[Directions for this task] Swap each "furthest" in the records below for "farthest" and write all the records out again with nothing else changed. Leave the pictures out.

Stored records:
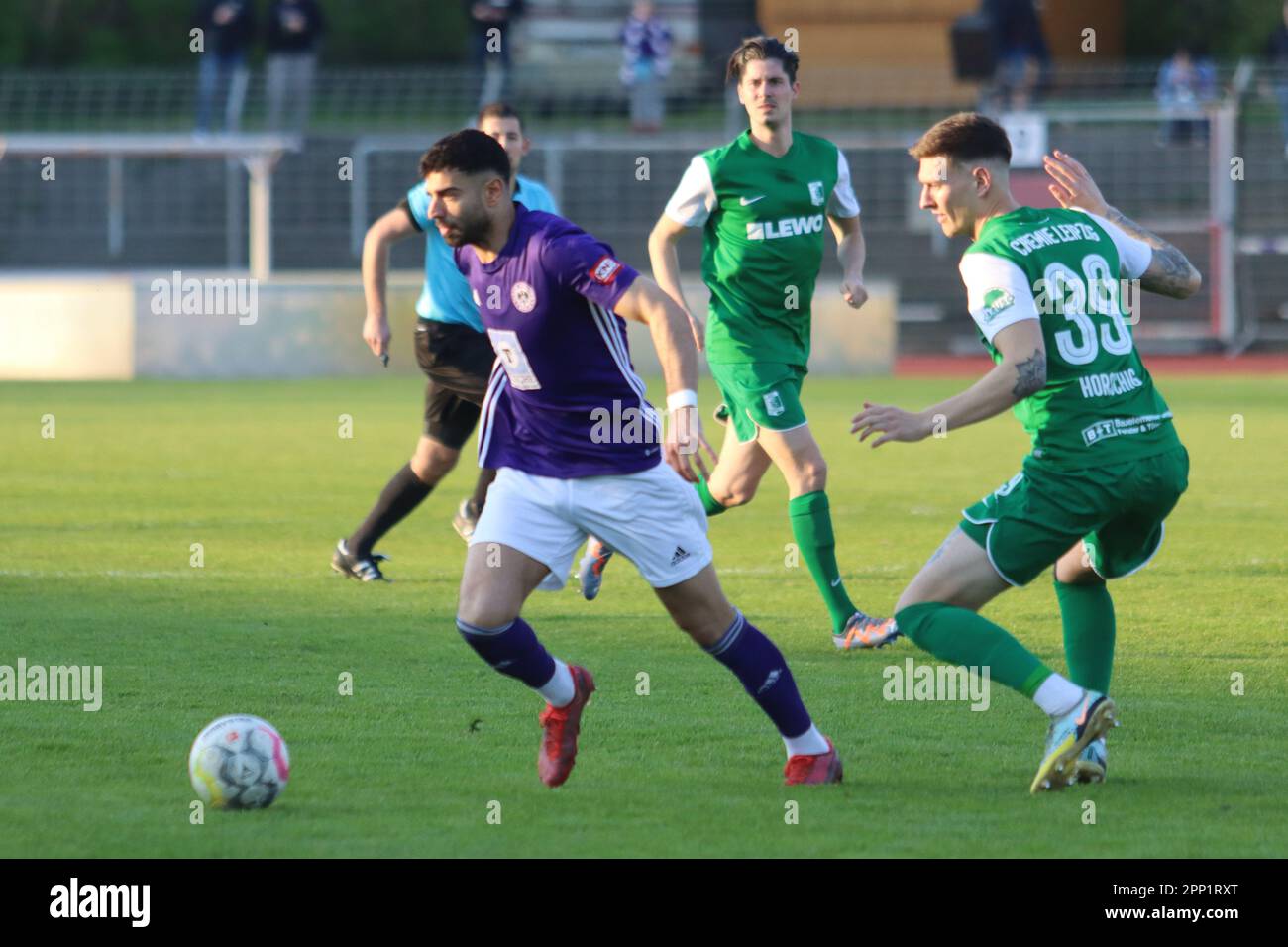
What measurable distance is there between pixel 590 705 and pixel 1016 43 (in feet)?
65.4

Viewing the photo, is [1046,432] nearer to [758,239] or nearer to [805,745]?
[805,745]

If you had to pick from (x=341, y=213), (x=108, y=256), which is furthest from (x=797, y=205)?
(x=108, y=256)

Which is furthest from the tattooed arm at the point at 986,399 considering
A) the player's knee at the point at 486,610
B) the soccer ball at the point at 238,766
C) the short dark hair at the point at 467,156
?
the soccer ball at the point at 238,766

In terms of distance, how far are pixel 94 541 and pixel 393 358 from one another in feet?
39.6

[Solution for this task]
What measurable distance is there between pixel 590 705 and pixel 1016 43 (in feet)?
65.4

Viewing the photo, is [1046,432] nearer to [758,239] or nearer to [805,745]?
[805,745]

If you had to pick from (x=341, y=213), (x=108, y=256), which is farthest from (x=797, y=205)?
(x=108, y=256)

Which is farthest from the tattooed arm at the point at 986,399 considering
A) the player's knee at the point at 486,610
B) the soccer ball at the point at 238,766
C) the short dark hair at the point at 467,156
?
the soccer ball at the point at 238,766

In terms of distance, how far are pixel 94 541 and pixel 393 358 from one another in feet?
39.6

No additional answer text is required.